Eight months had all but flown past since Chessie and her friend Marylou had decided they’d expand Chessie’s business by also offering wedding-planning services to their clients.

The logic had been unassailable.

First-time brides often took a year or more to plan their weddings; they had family and lots of pals to help them make their big day perfect.

Second-chance brides? Not so much. Second-chance brides often had kids, car pools, soccer practice or ballet class, a full-time job and a much shorter time frame between “Okay, let’s do it” and “I do.” This was why Chessie always maintained such an extensive in-stock bridal-gown selection; ordering in a gown that might take six to twelve weeks to arrive often didn’t work well for second-chance brides.

So, in theory, branching out to wedding planning had seemed a great idea. Marylou could be very persuasive, and thanks to her husband Ted’s considerable wealth and eagerness to please his wife in all things, financing the project had been no problem.
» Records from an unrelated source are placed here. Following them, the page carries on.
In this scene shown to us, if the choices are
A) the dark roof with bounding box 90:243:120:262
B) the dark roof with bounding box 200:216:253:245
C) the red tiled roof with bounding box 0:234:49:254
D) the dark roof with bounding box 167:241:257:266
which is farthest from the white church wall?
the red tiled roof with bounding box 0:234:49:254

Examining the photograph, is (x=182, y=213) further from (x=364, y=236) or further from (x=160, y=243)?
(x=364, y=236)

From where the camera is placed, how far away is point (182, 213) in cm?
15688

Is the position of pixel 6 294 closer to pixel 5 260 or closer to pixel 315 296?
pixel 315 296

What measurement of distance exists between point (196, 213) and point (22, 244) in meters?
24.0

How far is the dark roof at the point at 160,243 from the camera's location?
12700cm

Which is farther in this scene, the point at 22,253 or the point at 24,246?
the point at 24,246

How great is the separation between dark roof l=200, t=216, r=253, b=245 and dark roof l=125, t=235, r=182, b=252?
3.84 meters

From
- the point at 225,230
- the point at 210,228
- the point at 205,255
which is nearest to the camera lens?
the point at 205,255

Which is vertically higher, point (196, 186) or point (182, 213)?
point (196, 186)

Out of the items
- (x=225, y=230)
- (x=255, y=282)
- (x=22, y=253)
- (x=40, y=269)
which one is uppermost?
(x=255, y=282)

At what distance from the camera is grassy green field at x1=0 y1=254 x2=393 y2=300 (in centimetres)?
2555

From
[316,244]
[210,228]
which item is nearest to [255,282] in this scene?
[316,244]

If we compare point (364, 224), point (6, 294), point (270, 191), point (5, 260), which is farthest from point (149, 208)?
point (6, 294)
In practice, however, the idea had turned into a case of too much of a good thing. Chessie and Marylou had found themselves pretty much on call 24/7, which didn’t make Marylou’s husband all that happy, and Chessie was spending entirely too many nights sitting cross-legged on the floor in front of her TV, dealing with trays of sugared almonds and net doilies and tiny little bows and a hot-glue gun.

It was great that Elizabeth had stepped in to replace Eve, and Missy, their teenage part-timer, had shown a remarkable talent for concocting spreadsheets that kept each wedding’s to-do list organized and up-to-date. Berthe, longtime Second Chance Bridal seamstress, had volunteered to help out on the sales floor as well, and Marylou often seemed to be everywhere at once, putting out small fires before they could become conflagrations.
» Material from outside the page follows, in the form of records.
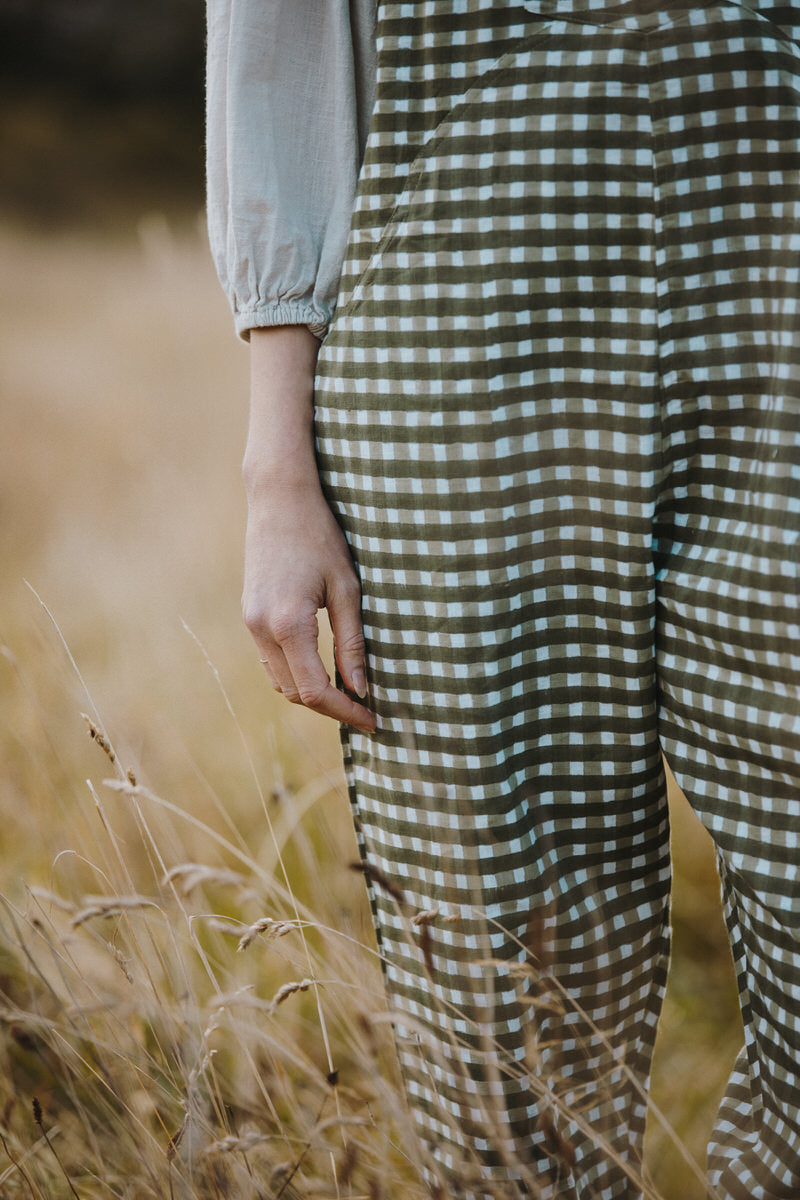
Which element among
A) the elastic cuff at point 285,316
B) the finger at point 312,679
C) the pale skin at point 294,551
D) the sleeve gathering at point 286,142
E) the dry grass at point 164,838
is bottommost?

But none of that got the boxes and boxes of supplies out of Chessie’s apartment, her beloved private sanctuary, and she had adamantly refused to relocate somewhere other than the huge Victorian home she had bought and furnished and simply adored.
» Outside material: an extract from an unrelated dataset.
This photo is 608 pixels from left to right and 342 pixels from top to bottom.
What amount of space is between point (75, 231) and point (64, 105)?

Chessie waded through the crowded living room, eyeing the boxes holding three new albums of wedding-invitation samples that had arrived a week ago, promising herself she’d unbox them tonight after she’d eaten dinner … if she could find the kitchen. Thank God they were going to start that addition soon, to make a dedicated workspace and also to house all of this stuff.

She paused in the hallway and turned to look at her reflection in the full-length mirror that hung there because she’d hadn’t found any better place for it.